━━━ INPUT FOR THIS TASK ━━━

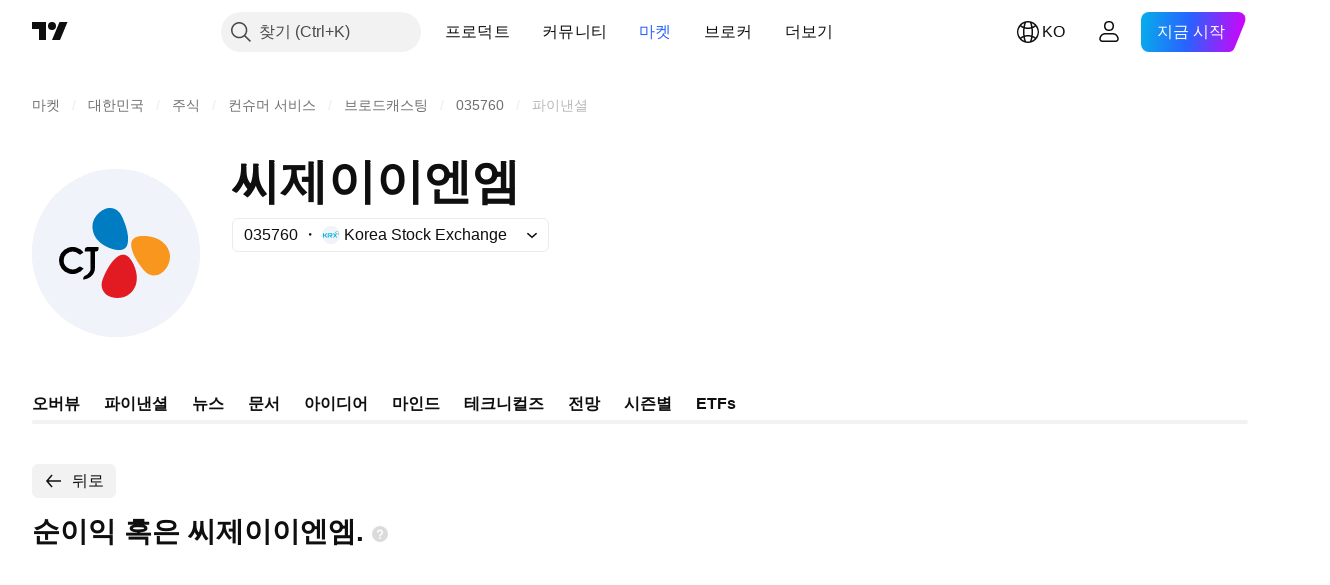

--- FILE ---
content_type: image/svg+xml
request_url: https://s3-symbol-logo.tradingview.com/cj-enm--big.svg
body_size: 346
content:
<!-- by TradingView --><svg width="56" height="56" viewBox="0 0 56 56" xmlns="http://www.w3.org/2000/svg"><path fill="#F0F3FA" d="M0 0h56v56H0z"/><path d="M17.2 33.16A4.54 4.54 0 0 1 9 30.5a4.54 4.54 0 0 1 8.15-2.73l-.83.64c-.22.16-.53.12-.74-.07a3 3 0 0 0-5.03 2.16 3 3 0 0 0 5 2.19.56.56 0 0 1 .66-.1l.99.57ZM18.6 26a1 1 0 0 0-1 1v.5h1.9v6c-.01.49-.63 1.57-1.7 2.01-.27.11-.8.54-.76 1.34 1.34-.08 4-1.03 3.96-4.09V27.5h.2a1 1 0 0 0 1-1V26h-3.6Z"/><path d="M30 15.88c-1.1-2.36-2.7-2.9-4.28-2.88-1.93.04-5.68 2.5-5.56 6.43.18 5.57 6.7 7.7 9.01 7.6 2.32-.08 2.84-1.74 2.86-3.61.02-1.87-.65-4.6-2.03-7.54Z" fill="#007CC3"/><path d="M23.65 36.52c-.96 2.43-.26 3.96.84 5.1 1.35 1.37 5.72 2.4 8.49-.38 3.93-3.96 1-10.15-.66-11.78-1.66-1.62-3.2-.86-4.59.41-1.37 1.27-2.9 3.63-4.08 6.65Z" fill="#E21B22"/><path d="M37.11 33.56c1.66 2.01 3.34 2.15 4.86 1.73 1.86-.5 4.89-3.83 3.8-7.6-1.56-5.36-8.4-5.8-10.62-5.14-2.22.66-2.31 2.38-1.87 4.2.44 1.83 1.76 4.3 3.83 6.81Z" fill="#F8961D"/></svg>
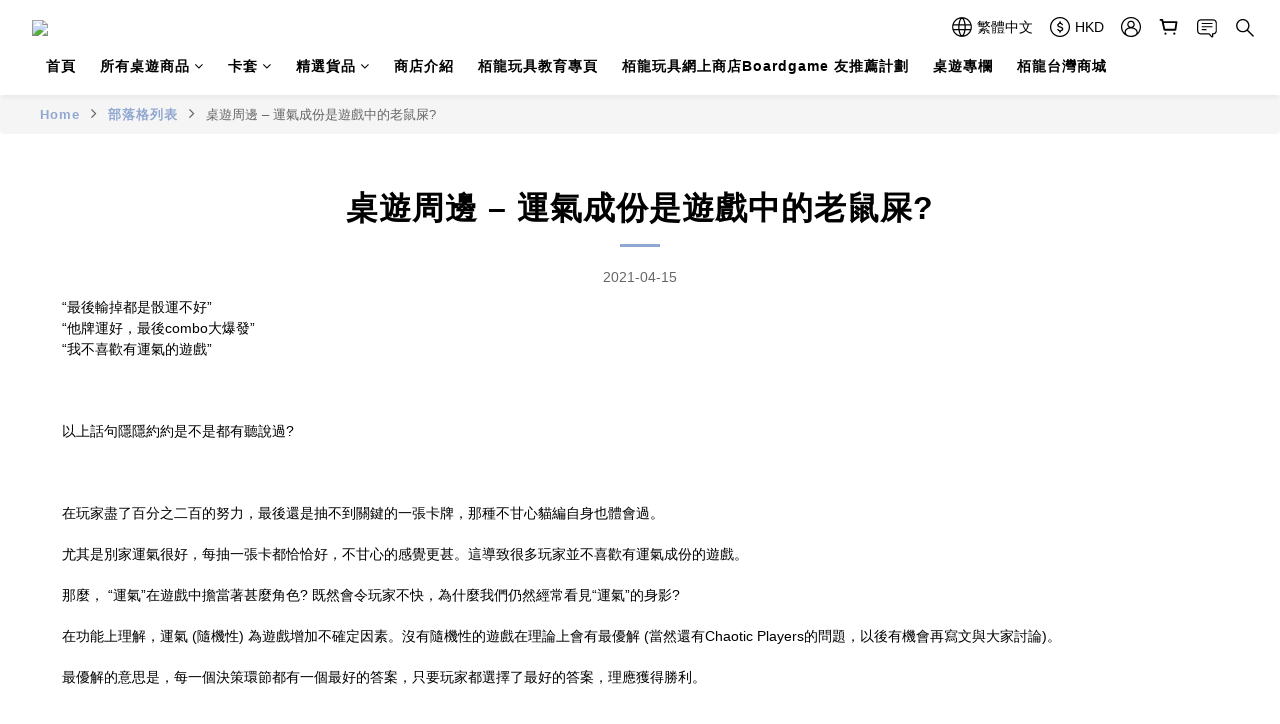

--- FILE ---
content_type: text/plain
request_url: https://www.google-analytics.com/j/collect?v=1&_v=j102&a=1442692631&t=pageview&cu=HKD&_s=1&dl=https%3A%2F%2Fwww.broadwaygamesonline.com%2Fblog%2Fposts%2F%25E6%25A1%258C%25E9%2581%258A%25E5%2591%25A8%25E9%2582%258A-%25E2%2580%2593-%25E9%2581%258B%25E6%25B0%25A3%25E6%2588%2590%25E4%25BB%25BD%25E6%2598%25AF%25E9%2581%258A%25E6%2588%25B2%25E4%25B8%25AD%25E7%259A%2584%25E8%2580%2581%25E9%25BC%25A0%25E5%25B1%258E&ul=en-us%40posix&dt=%E6%A1%8C%E9%81%8A%E5%91%A8%E9%82%8A%20%E2%80%93%20%E9%81%8B%E6%B0%A3%E6%88%90%E4%BB%BD%E6%98%AF%E9%81%8A%E6%88%B2%E4%B8%AD%E7%9A%84%E8%80%81%E9%BC%A0%E5%B1%8E%3F&sr=1280x720&vp=1280x720&_u=aCDAAEIJAAAAACAMI~&jid=435983640&gjid=1097420058&cid=1674032626.1768658622&tid=UA-180088409-1&_gid=1283396290.1768658623&_r=1&_slc=1&z=1515144156
body_size: -577
content:
2,cG-SQZ7TJBRXY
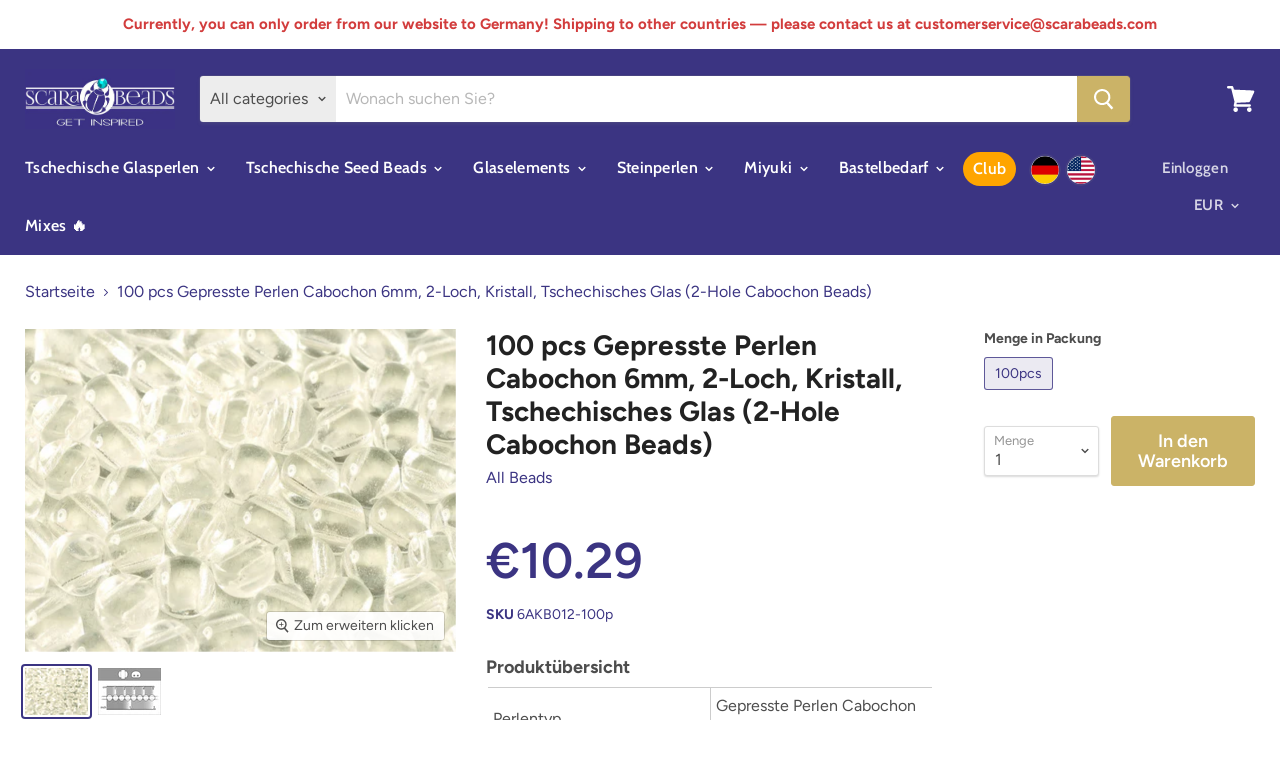

--- FILE ---
content_type: text/html; charset=utf-8
request_url: https://scarabeads.eu/products/6akb012-2-hole-cabochon-beads-0-2-holes-crystal-czech-glass-clear?view=_recently-viewed
body_size: 1036
content:

































<li
  class="productgrid--item  imagestyle--natural      productitem--emphasis  product-recently-viewed-card  show-actions--mobile"
  data-product-item
  data-product-quickshop-url="/products/6akb012-2-hole-cabochon-beads-0-2-holes-crystal-czech-glass-clear"
  data-quickshop-hash="d9b88533674a362d4d891f312ba9343d6c669ca62ea0d7a44e8c27d0afd0bb12"
  
    data-recently-viewed-card
  
>
  <div class="productitem" data-product-item-content>
    <div class="product-recently-viewed-card-time" data-product-handle="6akb012-2-hole-cabochon-beads-0-2-holes-crystal-czech-glass-clear">
      <button
        class="product-recently-viewed-card-remove"
        aria-label="close"
        data-remove-recently-viewed
      >
        <svg
  aria-hidden="true"
  focusable="false"
  role="presentation"
  width="10"
  height="10"
  viewBox="0 0 10 10"
  xmlns="http://www.w3.org/2000/svg"
>
  <path d="M6.08785659,5 L9.77469752,1.31315906 L8.68684094,0.225302476 L5,3.91214341 L1.31315906,0.225302476 L0.225302476,1.31315906 L3.91214341,5 L0.225302476,8.68684094 L1.31315906,9.77469752 L5,6.08785659 L8.68684094,9.77469752 L9.77469752,8.68684094 L6.08785659,5 Z"></path>
</svg>
      </button>
    </div>
    <a
      class="productitem--image-link"
      href="/products/6akb012-2-hole-cabochon-beads-0-2-holes-crystal-czech-glass-clear"
      tabindex="-1"
      data-product-page-link
    >
      <figure class="productitem--image" data-product-item-image>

━━━

WORK ORDER
Find the lines above that hold "productitem", then copy each of them.

YOUR SOLUTION
  class="productgrid--item  imagestyle--natural      productitem--emphasis  product-recently-viewed-card  show-actions--mobile"
  <div class="productitem" data-product-item-content>
      class="productitem--image-link"
      <figure class="productitem--image" data-product-item-image>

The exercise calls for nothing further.